_WORK REQUEST:_
Could you continue the forum thread about an order-and-collect option for e-liquid, starting right after its last line?

# Collection Option?



## ace_d_house_cat (6/1/21)

Hi guys, 

I need a few bottles of e-liquid (and will require some on an ongoing basis) and I work across the street from your head office. Do you guys have an online order and collect option perhaps? 

Thanks in advance!


----------



## Stroodlepuff (6/1/21)

Hi There

We stopped it during last year due to lockdown regulations, I am happy to assist if you need though, otherwise we have a store in Crowthorne shopping center which is just down the road.


----------



## ace_d_house_cat (6/1/21)

Stroodlepuff said:


> Hi There
> 
> We stopped it during last year due to lockdown regulations, I am happy to assist if you need though, otherwise we have a store in Crowthorne shopping center which is just down the road.

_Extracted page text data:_
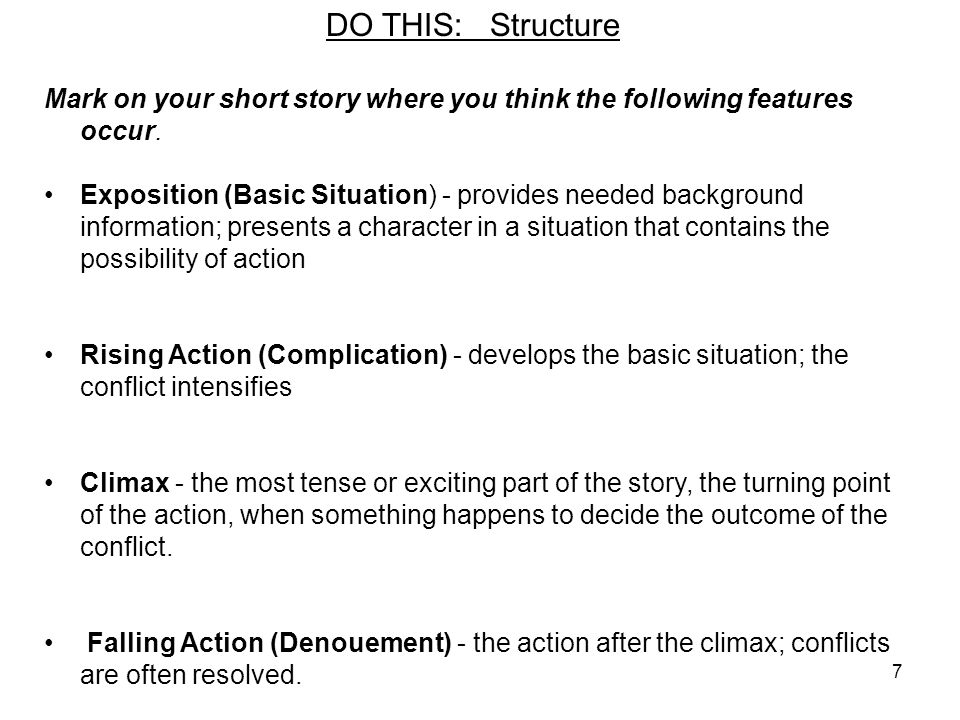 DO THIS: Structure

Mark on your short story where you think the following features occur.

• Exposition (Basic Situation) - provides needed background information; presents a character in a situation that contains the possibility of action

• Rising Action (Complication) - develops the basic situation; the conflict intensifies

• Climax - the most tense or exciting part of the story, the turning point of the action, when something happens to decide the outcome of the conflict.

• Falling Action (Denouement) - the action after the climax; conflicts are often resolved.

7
==
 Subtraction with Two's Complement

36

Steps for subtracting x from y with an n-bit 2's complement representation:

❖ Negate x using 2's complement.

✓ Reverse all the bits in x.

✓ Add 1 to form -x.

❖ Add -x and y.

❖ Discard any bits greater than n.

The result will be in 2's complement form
==
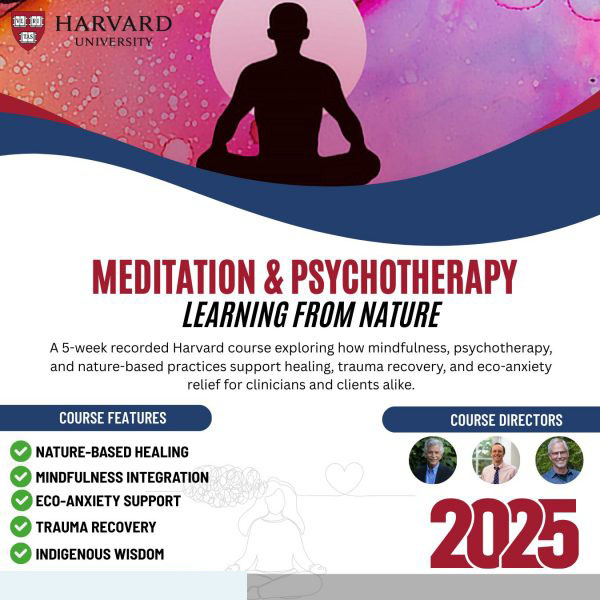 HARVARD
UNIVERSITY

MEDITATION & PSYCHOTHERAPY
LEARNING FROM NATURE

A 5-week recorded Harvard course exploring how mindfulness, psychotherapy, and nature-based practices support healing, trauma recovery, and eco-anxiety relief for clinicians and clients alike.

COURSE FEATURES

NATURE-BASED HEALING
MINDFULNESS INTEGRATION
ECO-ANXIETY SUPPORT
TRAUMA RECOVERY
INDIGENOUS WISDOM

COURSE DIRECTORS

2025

_RESPONSE TO THIS EXERCISE:_
That would be awesome; how would I go about placing an order without the delivery charge?


----------



## Stroodlepuff (6/1/21)

ace_d_house_cat said:


> That would be awesome; how would I go about placing an order without the delivery charge?



I will have to do it manually, then you can pay via eft if that is ok?

Reactions: Winner 1


----------



## ace_d_house_cat (6/1/21)

Stroodlepuff said:


> I will have to do it manually, then you can pay via eft if that is ok?



Perfect. 

Will DM you. 

Thank you very much.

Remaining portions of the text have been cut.